怪文書という存在について前回少しだけ触れたが、"インターネット怪文書"と呼ばれる投稿が存在する。
現実世界での怪文書とは毛色が違い、誹謗中傷・誰かを貶めるという意味合いは薄い。
そのあたりの定義はニコニコ大百科の該当ページを参照したい。
本稿で触れるのは上記ページの1・2に該当する。

この怪文書というネットミームがぼくのツボにかなり刺さる。刺さりすぎて時には書き手として投稿し、好評あるいは不評されるのを楽しんでいる。
しかしながらこの怪文書、快作を世に送り出すのはとても難しい(ぼくの怪文章力が拙いことも大いにある)

捻りに捻った怪文書は大概の場合は不発に終わることが多く、ひらめきと勢いだけで綴った怪文書こそがクリティカルヒットとなり得る。
所謂「降りてくる」という感覚に近いのだろう。自分が匿名で投稿した怪文書が広く読まれればやはり嬉しいし、また次も快作(正しくは怪作と呼ぶべきかもしれない)を練り上げたいという気持ちになってくる。
そこに一切の利益は生じないし、ただ純粋に怪文書が好きという気持ちだけで投稿している。

ここで大切にしているのは匿名性だ。ハンドルネームを付けた瞬間に冷めてしまう。
同じコミュニティ内で投稿を続ければ、もちろん文体や話の方向性で「ああ、またあの人の投稿だろうな」と、ある程度推測はできる。
しかし匿名であれば確信は持てないままだ。この確信が持てないという状況が非常に面白いと感じている。

匿名であるのに有名と書くのはおかしい気もするが、ある程度名が広まっていくと方向性を真似たコピーキャットのような投稿も散見される。

### [提供資料]
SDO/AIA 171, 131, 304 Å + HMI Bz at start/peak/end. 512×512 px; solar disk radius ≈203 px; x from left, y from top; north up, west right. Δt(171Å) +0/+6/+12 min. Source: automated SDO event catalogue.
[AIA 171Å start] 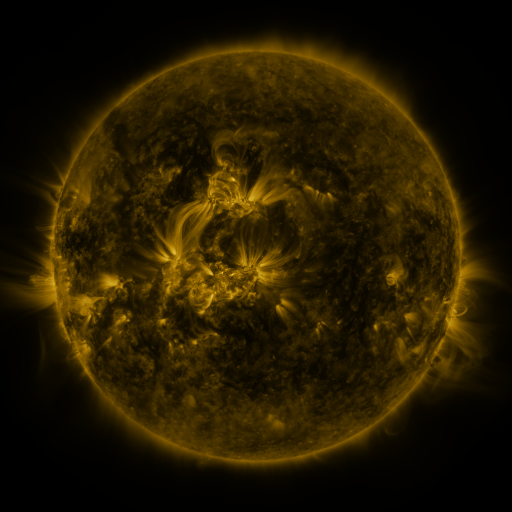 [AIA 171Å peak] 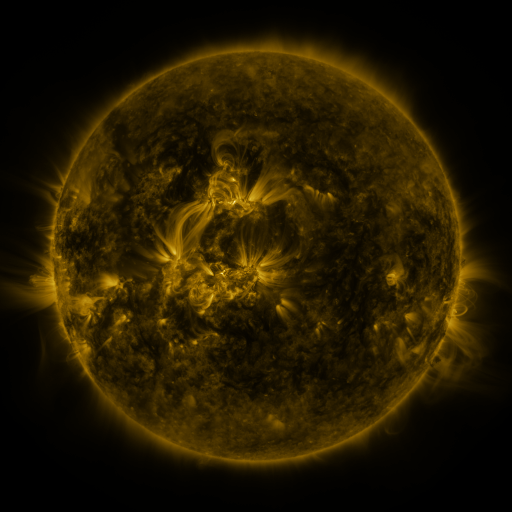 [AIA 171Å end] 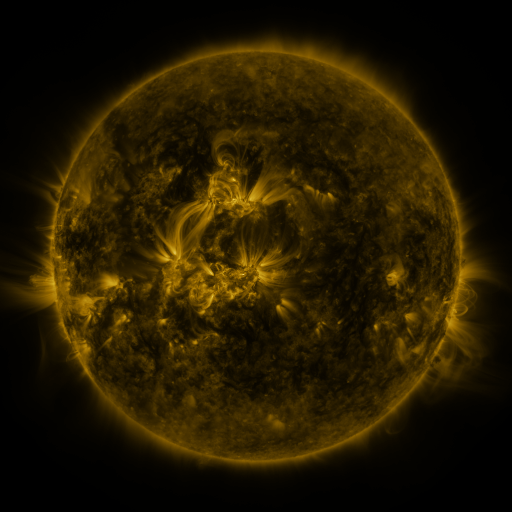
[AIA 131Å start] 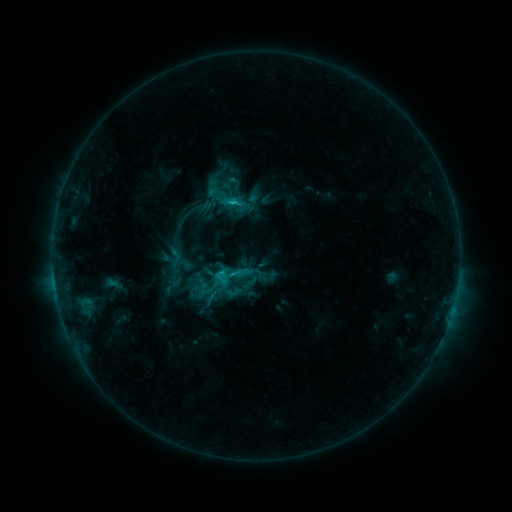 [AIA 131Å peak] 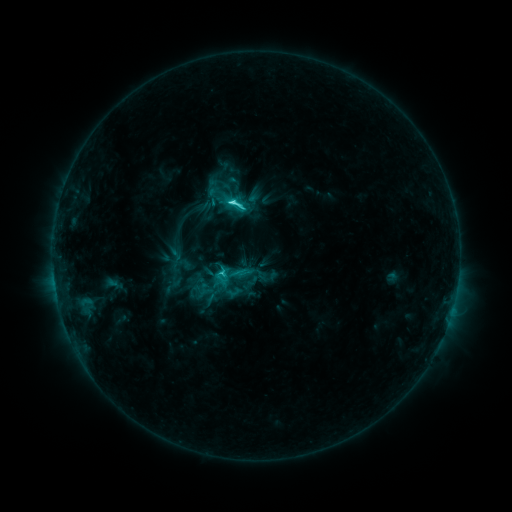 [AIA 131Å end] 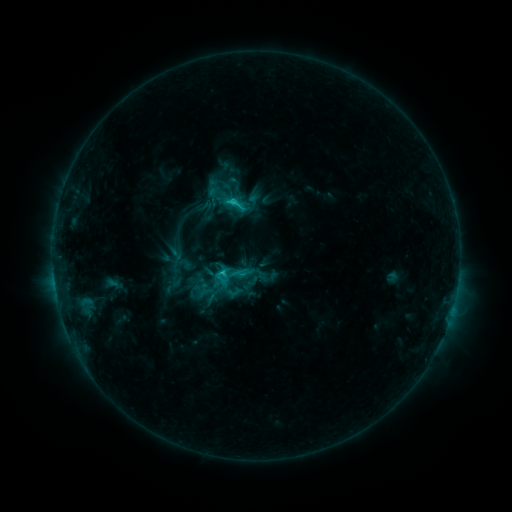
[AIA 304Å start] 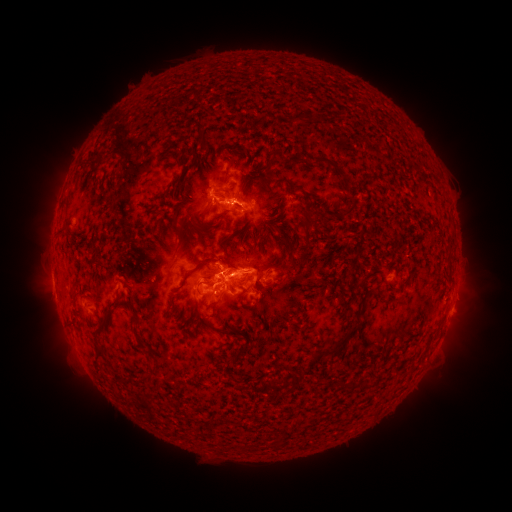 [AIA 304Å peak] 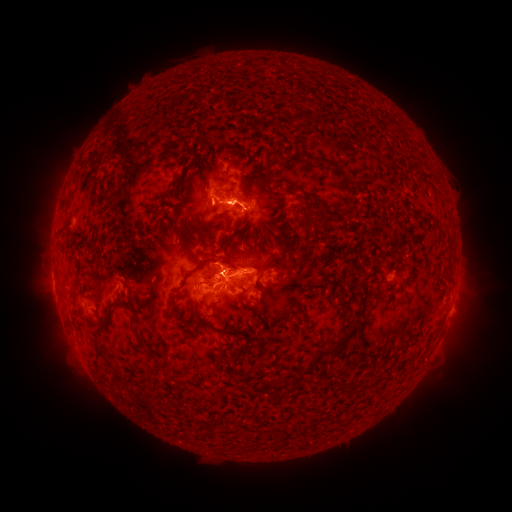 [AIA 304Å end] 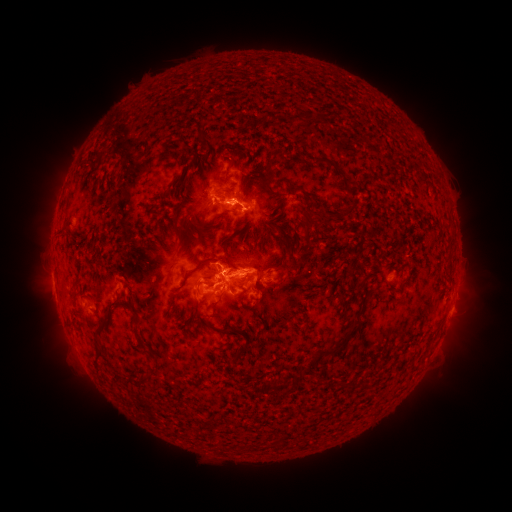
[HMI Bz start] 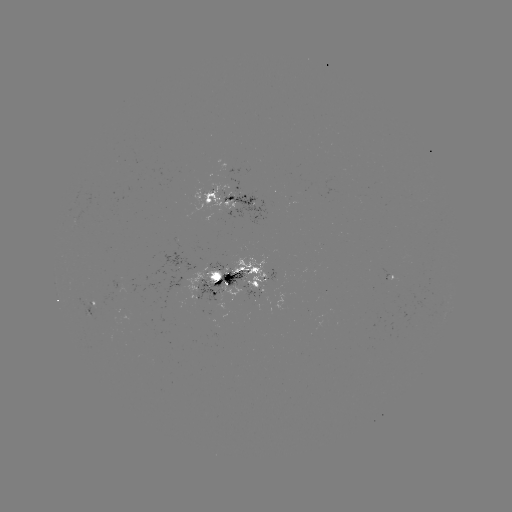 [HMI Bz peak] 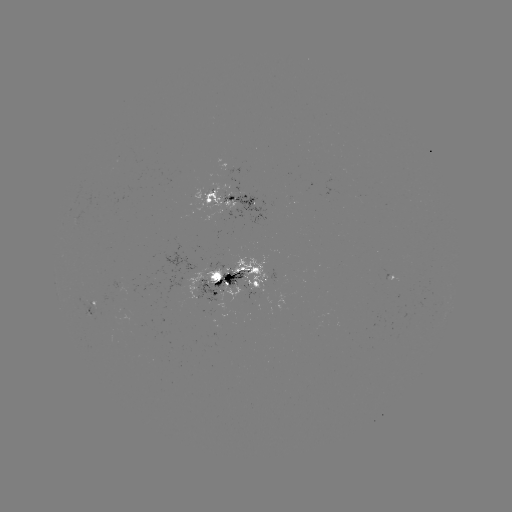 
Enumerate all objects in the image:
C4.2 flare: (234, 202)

### [課題 1]
インターネット怪文書についての抜粋によれば、筆者が投稿において大切にしているものは何ですか。
### [課題 2]
怪文書についての抜粋のうち、「捻りに捻った怪文書は大概の場」を含む語句から始め、「が非常に面白いと感じている。」の後で終わる部分を、そのまま書き写してください。
回答の根拠には、この抜粋のみを用いてください。

### [回答 1]
匿名性です。

### [回答 2]
捻りに捻った怪文書は大概の場合は不発に終わることが多く、ひらめきと勢いだけで綴った怪文書こそがクリティカルヒットとなり得る。
所謂「降りてくる」という感覚に近いのだろう。自分が匿名で投稿した怪文書が広く読まれればやはり嬉しいし、また次も快作(正しくは怪作と呼ぶべきかもしれない)を練り上げたいという気持ちになってくる。
そこに一切の利益は生じないし、ただ純粋に怪文書が好きという気持ちだけで投稿している。

ここで大切にしているのは匿名性だ。ハンドルネームを付けた瞬間に冷めてしまう。
同じコミュニティ内で投稿を続ければ、もちろん文体や話の方向性で「ああ、またあの人の投稿だろうな」と、ある程度推測はできる。
しかし匿名であれば確信は持てないままだ。この確信が持てないという状況が非常に面白いと感じている。